Rewrite these lines, swapping "snapshot" for "frame" everywhere it appears and keeping everything else as is. Omit the pictures.

------ SUPPLIED ENTRIES ------

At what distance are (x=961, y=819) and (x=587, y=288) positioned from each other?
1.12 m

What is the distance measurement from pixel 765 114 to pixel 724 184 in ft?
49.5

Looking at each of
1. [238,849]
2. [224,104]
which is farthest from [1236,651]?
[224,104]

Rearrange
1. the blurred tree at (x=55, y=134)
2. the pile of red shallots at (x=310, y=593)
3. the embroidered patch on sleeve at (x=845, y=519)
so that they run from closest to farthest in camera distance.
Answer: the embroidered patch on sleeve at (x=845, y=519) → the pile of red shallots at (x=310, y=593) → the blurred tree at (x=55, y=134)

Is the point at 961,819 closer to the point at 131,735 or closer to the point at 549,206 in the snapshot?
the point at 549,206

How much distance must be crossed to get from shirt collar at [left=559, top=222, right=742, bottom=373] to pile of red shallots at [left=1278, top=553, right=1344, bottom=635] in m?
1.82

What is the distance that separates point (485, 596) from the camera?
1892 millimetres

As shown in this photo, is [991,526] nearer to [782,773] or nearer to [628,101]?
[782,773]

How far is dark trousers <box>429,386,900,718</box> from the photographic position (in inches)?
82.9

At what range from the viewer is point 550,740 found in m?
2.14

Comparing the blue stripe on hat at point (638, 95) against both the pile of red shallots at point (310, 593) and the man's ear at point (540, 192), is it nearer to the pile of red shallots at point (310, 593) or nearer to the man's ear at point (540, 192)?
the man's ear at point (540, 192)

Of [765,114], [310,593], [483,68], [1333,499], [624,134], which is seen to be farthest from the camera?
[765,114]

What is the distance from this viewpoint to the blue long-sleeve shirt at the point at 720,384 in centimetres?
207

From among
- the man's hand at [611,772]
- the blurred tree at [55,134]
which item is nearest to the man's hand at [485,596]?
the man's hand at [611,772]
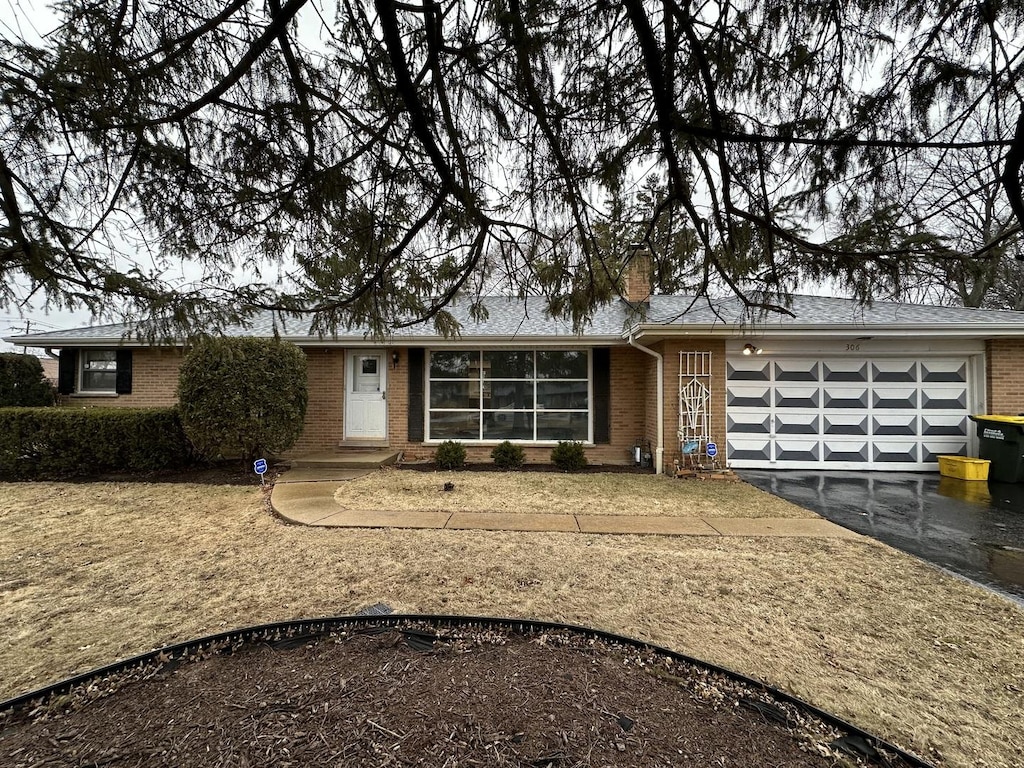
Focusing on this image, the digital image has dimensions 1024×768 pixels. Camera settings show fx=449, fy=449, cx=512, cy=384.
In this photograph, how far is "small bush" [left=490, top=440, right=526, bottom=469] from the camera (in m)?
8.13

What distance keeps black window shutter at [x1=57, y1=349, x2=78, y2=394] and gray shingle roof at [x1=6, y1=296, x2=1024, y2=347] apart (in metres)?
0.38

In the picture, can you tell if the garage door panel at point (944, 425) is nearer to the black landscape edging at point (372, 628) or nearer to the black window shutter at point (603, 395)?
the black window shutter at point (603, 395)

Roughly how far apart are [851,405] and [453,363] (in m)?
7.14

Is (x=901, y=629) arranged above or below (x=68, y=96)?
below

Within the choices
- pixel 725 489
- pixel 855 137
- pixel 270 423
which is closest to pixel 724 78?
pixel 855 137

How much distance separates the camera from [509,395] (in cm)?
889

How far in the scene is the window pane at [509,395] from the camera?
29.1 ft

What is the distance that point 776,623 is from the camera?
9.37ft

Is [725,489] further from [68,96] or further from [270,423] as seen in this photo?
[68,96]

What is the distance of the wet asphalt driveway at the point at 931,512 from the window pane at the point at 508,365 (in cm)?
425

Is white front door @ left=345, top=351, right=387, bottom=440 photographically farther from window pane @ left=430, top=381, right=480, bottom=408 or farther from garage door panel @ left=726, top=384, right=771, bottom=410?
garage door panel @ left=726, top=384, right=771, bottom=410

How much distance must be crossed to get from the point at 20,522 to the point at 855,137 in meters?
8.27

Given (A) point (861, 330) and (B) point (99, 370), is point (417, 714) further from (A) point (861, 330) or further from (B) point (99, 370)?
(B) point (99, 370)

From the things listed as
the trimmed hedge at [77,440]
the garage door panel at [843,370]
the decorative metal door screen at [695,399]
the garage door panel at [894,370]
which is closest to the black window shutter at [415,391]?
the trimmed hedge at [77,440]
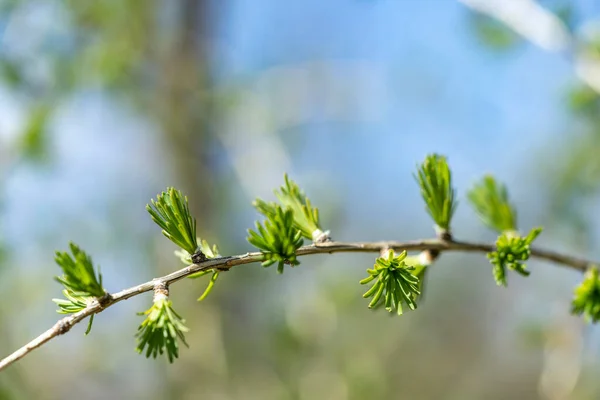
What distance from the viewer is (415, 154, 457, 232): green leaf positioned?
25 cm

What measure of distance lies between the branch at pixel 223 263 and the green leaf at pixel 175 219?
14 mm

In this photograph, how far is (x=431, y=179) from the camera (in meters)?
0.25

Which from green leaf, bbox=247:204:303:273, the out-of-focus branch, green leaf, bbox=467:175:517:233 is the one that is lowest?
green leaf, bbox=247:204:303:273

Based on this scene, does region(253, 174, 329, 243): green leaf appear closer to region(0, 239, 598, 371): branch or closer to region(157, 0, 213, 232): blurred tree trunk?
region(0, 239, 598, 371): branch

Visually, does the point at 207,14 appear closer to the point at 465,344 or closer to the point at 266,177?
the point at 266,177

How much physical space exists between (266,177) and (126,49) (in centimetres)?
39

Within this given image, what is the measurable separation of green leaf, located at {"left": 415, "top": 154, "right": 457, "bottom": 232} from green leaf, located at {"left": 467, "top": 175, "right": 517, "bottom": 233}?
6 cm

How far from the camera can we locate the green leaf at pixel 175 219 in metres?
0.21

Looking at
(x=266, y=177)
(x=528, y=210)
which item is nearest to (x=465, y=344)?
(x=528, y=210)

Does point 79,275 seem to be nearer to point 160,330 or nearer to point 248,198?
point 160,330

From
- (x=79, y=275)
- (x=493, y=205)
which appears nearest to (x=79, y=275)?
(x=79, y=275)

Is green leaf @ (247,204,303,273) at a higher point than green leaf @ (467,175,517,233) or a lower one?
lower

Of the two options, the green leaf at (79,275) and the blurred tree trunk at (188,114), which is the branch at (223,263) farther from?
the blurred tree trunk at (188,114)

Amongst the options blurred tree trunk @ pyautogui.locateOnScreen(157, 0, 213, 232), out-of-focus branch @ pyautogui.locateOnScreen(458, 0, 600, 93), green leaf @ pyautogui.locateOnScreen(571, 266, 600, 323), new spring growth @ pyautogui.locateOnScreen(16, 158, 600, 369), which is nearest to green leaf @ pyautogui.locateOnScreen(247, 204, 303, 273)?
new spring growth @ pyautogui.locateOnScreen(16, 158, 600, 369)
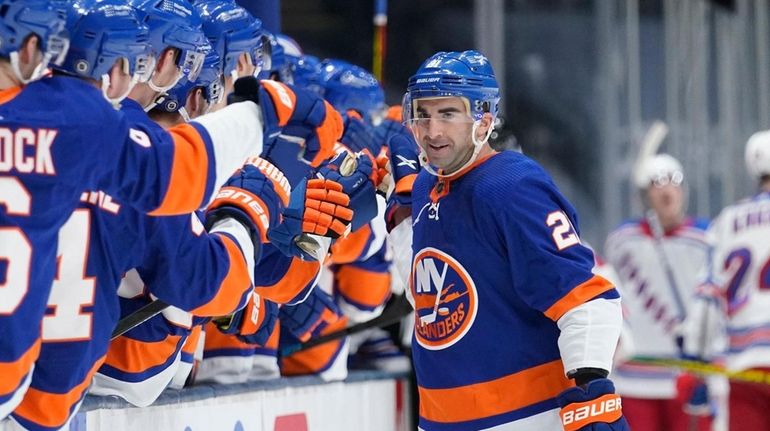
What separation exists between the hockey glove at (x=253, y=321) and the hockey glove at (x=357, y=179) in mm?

------

# SOLUTION FOR THIS TASK
At what distance are (x=961, y=819) and (x=587, y=288) positioned from each other?
1.12 m

What is the distance measurement from pixel 765 114 to pixel 724 184 in ft?
49.5

Looking at each of
1. [238,849]
2. [224,104]
which is farthest from [1236,651]?
[224,104]

Rearrange
1. the blurred tree at (x=55, y=134)
2. the pile of red shallots at (x=310, y=593)
3. the embroidered patch on sleeve at (x=845, y=519)
so that they run from closest to farthest in camera distance.
Answer: the embroidered patch on sleeve at (x=845, y=519) → the pile of red shallots at (x=310, y=593) → the blurred tree at (x=55, y=134)

Is the point at 961,819 closer to the point at 131,735 or closer to the point at 549,206 in the frame?
the point at 549,206

How much distance must be crossed to get from shirt collar at [left=559, top=222, right=742, bottom=373] to pile of red shallots at [left=1278, top=553, right=1344, bottom=635] in m?
1.82

What is the distance that separates point (485, 596) from the camera?
1892 millimetres

As shown in this photo, is [991,526] nearer to [782,773] or nearer to [628,101]?
[782,773]

How far is dark trousers <box>429,386,900,718</box> from the photographic position (in inches)?
82.9

At what range from the viewer is point 550,740 found in m?
2.14

Comparing the blue stripe on hat at point (638, 95) against both the pile of red shallots at point (310, 593) and the man's ear at point (540, 192), is it nearer to the pile of red shallots at point (310, 593) or nearer to the man's ear at point (540, 192)?
the man's ear at point (540, 192)

Of [765,114], [310,593], [483,68], [1333,499], [624,134], which is seen to be farthest from the camera?
[765,114]

What is the distance from this viewpoint to the blue long-sleeve shirt at the point at 720,384 in centimetres?
207

From among
- the man's hand at [611,772]
- the blurred tree at [55,134]
which item is nearest to the man's hand at [485,596]?
the man's hand at [611,772]
Focusing on this image, the digital image has dimensions 1024×768 pixels. Camera settings show fx=449, fy=449, cx=512, cy=384.
In this photograph, how far is "small bush" [left=490, top=440, right=526, bottom=469] from the camera (in m)?
8.13

What distance keeps black window shutter at [x1=57, y1=349, x2=78, y2=394] and gray shingle roof at [x1=6, y1=296, x2=1024, y2=347] apart (in metres)?
0.38

In the picture, can you tell if the garage door panel at point (944, 425) is nearer to the black landscape edging at point (372, 628) or nearer to the black window shutter at point (603, 395)?
the black window shutter at point (603, 395)

Roughly how far apart are [851,405] and [453,363] (in m)?
7.14

Is (x=901, y=629) arranged above or below (x=68, y=96)?
below

Within the choices
- pixel 725 489
- pixel 855 137
- pixel 270 423
which is closest to pixel 724 78?
pixel 855 137

How much distance separates the camera from [509,395] (in cm)?
889

How far in the scene is the window pane at [509,395] from the camera?
29.1 ft

What is the distance that point 776,623 is from the camera?
9.37ft

Is [725,489] further from [68,96] or further from [270,423] as seen in this photo?
[68,96]

What is the distance of the wet asphalt driveway at the point at 931,512 from the window pane at the point at 508,365 (in cm)?
425

Is white front door @ left=345, top=351, right=387, bottom=440 photographically farther from window pane @ left=430, top=381, right=480, bottom=408 or farther from garage door panel @ left=726, top=384, right=771, bottom=410?
garage door panel @ left=726, top=384, right=771, bottom=410

How much distance must be crossed to get from the point at 20,522 to the point at 855,137 in meters?
8.27

Given (A) point (861, 330) and (B) point (99, 370), is point (417, 714) further from (A) point (861, 330) or further from (B) point (99, 370)?
(B) point (99, 370)

From the things listed as
the trimmed hedge at [77,440]
the garage door panel at [843,370]
the decorative metal door screen at [695,399]
the garage door panel at [894,370]
which is closest to the black window shutter at [415,391]?
the trimmed hedge at [77,440]
What distance from the viewer is (415, 154, 457, 232): green leaf positioned?
25 cm

What measure of distance lies between the branch at pixel 223 263 and the green leaf at pixel 175 219?
14 mm

In this photograph, how far is (x=431, y=179) from the camera (in meters)?
0.25

Which from green leaf, bbox=247:204:303:273, the out-of-focus branch, green leaf, bbox=467:175:517:233 is the one that is lowest?
green leaf, bbox=247:204:303:273

Based on this scene, does region(253, 174, 329, 243): green leaf appear closer to region(0, 239, 598, 371): branch or closer to region(157, 0, 213, 232): blurred tree trunk?
region(0, 239, 598, 371): branch

Visually, does the point at 207,14 appear closer to the point at 465,344 or closer to the point at 266,177?
the point at 266,177

How much physical space exists between (266,177) and (126,49) (in centimetres)?
39

Within this given image, what is the measurable separation of green leaf, located at {"left": 415, "top": 154, "right": 457, "bottom": 232} from green leaf, located at {"left": 467, "top": 175, "right": 517, "bottom": 233}?
6 cm

How far from the camera can we locate the green leaf at pixel 175 219 in metres?
0.21

Looking at
(x=266, y=177)
(x=528, y=210)
which item is nearest to (x=465, y=344)?
(x=528, y=210)

Does point 79,275 seem to be nearer to point 160,330 or nearer to point 248,198?
point 160,330

From
- (x=79, y=275)
- (x=493, y=205)
which appears nearest to (x=79, y=275)?
(x=79, y=275)

Is green leaf @ (247,204,303,273) at a higher point than green leaf @ (467,175,517,233) or a lower one?
lower

Of the two options, the green leaf at (79,275) and the blurred tree trunk at (188,114), which is the branch at (223,263) farther from?
the blurred tree trunk at (188,114)

Amongst the options blurred tree trunk @ pyautogui.locateOnScreen(157, 0, 213, 232), out-of-focus branch @ pyautogui.locateOnScreen(458, 0, 600, 93), green leaf @ pyautogui.locateOnScreen(571, 266, 600, 323), new spring growth @ pyautogui.locateOnScreen(16, 158, 600, 369), which is nearest to green leaf @ pyautogui.locateOnScreen(247, 204, 303, 273)?
new spring growth @ pyautogui.locateOnScreen(16, 158, 600, 369)
What separation exists between the hockey glove at (x=253, y=321) and the hockey glove at (x=357, y=179) in mm?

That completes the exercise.